**THE PROBLEM:**
All of the records must be given again exactly.

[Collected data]
::::
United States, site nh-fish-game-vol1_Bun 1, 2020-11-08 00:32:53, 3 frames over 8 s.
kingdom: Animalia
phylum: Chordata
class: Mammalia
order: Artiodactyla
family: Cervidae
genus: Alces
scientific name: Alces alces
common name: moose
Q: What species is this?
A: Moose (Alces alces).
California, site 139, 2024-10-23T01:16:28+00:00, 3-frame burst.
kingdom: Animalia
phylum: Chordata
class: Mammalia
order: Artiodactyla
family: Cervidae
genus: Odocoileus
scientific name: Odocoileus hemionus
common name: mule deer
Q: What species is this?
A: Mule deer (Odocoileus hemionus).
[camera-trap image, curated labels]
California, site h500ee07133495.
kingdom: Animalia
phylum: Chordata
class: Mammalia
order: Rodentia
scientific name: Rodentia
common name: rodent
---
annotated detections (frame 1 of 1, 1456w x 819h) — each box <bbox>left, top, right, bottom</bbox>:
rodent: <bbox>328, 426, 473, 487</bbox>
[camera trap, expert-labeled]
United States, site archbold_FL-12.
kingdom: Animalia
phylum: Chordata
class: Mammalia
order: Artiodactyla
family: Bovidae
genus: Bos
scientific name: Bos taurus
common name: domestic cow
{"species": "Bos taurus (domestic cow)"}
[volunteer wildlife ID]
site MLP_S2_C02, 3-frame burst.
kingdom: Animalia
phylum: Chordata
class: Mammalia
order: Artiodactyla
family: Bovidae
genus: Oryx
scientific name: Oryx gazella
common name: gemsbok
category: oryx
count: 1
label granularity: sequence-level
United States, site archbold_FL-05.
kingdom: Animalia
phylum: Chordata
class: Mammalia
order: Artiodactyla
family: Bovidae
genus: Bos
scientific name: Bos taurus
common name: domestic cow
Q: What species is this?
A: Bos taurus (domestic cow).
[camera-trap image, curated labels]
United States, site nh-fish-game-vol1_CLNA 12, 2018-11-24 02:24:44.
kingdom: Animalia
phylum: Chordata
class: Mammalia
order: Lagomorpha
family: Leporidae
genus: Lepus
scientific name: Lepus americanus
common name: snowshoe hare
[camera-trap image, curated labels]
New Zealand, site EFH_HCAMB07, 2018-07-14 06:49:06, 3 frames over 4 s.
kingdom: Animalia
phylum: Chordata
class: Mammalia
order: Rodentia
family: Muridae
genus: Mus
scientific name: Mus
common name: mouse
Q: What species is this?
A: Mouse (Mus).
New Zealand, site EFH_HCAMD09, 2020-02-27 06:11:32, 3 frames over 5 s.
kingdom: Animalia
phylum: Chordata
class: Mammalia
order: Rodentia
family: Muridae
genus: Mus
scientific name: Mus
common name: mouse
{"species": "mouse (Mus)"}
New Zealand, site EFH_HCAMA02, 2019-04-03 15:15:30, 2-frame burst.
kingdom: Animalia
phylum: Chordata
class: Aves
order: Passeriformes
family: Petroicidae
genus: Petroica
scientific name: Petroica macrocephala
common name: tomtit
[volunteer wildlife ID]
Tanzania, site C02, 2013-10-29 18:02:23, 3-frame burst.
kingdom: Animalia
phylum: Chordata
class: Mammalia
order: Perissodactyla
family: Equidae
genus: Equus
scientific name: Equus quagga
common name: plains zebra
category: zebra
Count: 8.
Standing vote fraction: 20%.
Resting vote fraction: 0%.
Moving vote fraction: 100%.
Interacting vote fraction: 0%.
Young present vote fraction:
::::
**YOUR SOLUTION:**
United States, site nh-fish-game-vol1_Bun 1, 2020-11-08 00:32:53, 3 frames over 8 s.
kingdom: Animalia
phylum: Chordata
class: Mammalia
order: Artiodactyla
family: Cervidae
genus: Alces
scientific name: Alces alces
common name: moose
Q: What species is this?
A: Moose (Alces alces).
California, site 139, 2024-10-23T01:16:28+00:00, 3-frame burst.
kingdom: Animalia
phylum: Chordata
class: Mammalia
order: Artiodactyla
family: Cervidae
genus: Odocoileus
scientific name: Odocoileus hemionus
common name: mule deer
Q: What species is this?
A: Mule deer (Odocoileus hemionus).
[camera-trap image, curated labels]
California, site h500ee07133495.
kingdom: Animalia
phylum: Chordata
class: Mammalia
order: Rodentia
scientific name: Rodentia
common name: rodent
---
annotated detections (frame 1 of 1, 1456w x 819h) — each box <bbox>left, top, right, bottom</bbox>:
rodent: <bbox>328, 426, 473, 487</bbox>
[camera trap, expert-labeled]
United States, site archbold_FL-12.
kingdom: Animalia
phylum: Chordata
class: Mammalia
order: Artiodactyla
family: Bovidae
genus: Bos
scientific name: Bos taurus
common name: domestic cow
{"species": "Bos taurus (domestic cow)"}
[volunteer wildlife ID]
site MLP_S2_C02, 3-frame burst.
kingdom: Animalia
phylum: Chordata
class: Mammalia
order: Artiodactyla
family: Bovidae
genus: Oryx
scientific name: Oryx gazella
common name: gemsbok
category: oryx
count: 1
label granularity: sequence-level
United States, site archbold_FL-05.
kingdom: Animalia
phylum: Chordata
class: Mammalia
order: Artiodactyla
family: Bovidae
genus: Bos
scientific name: Bos taurus
common name: domestic cow
Q: What species is this?
A: Bos taurus (domestic cow).
[camera-trap image, curated labels]
United States, site nh-fish-game-vol1_CLNA 12, 2018-11-24 02:24:44.
kingdom: Animalia
phylum: Chordata
class: Mammalia
order: Lagomorpha
family: Leporidae
genus: Lepus
scientific name: Lepus americanus
common name: snowshoe hare
[camera-trap image, curated labels]
New Zealand, site EFH_HCAMB07, 2018-07-14 06:49:06, 3 frames over 4 s.
kingdom: Animalia
phylum: Chordata
class: Mammalia
order: Rodentia
family: Muridae
genus: Mus
scientific name: Mus
common name: mouse
Q: What species is this?
A: Mouse (Mus).
New Zealand, site EFH_HCAMD09, 2020-02-27 06:11:32, 3 frames over 5 s.
kingdom: Animalia
phylum: Chordata
class: Mammalia
order: Rodentia
family: Muridae
genus: Mus
scientific name: Mus
common name: mouse
{"species": "mouse (Mus)"}
New Zealand, site EFH_HCAMA02, 2019-04-03 15:15:30, 2-frame burst.
kingdom: Animalia
phylum: Chordata
class: Aves
order: Passeriformes
family: Petroicidae
genus: Petroica
scientific name: Petroica macrocephala
common name: tomtit
[volunteer wildlife ID]
Tanzania, site C02, 2013-10-29 18:02:23, 3-frame burst.
kingdom: Animalia
phylum: Chordata
class: Mammalia
order: Perissodactyla
family: Equidae
genus: Equus
scientific name: Equus quagga
common name: plains zebra
category: zebra
Count: 8.
Standing vote fraction: 20%.
Resting vote fraction: 0%.
Moving vote fraction: 100%.
Interacting vote fraction: 0%.
Young present vote fraction:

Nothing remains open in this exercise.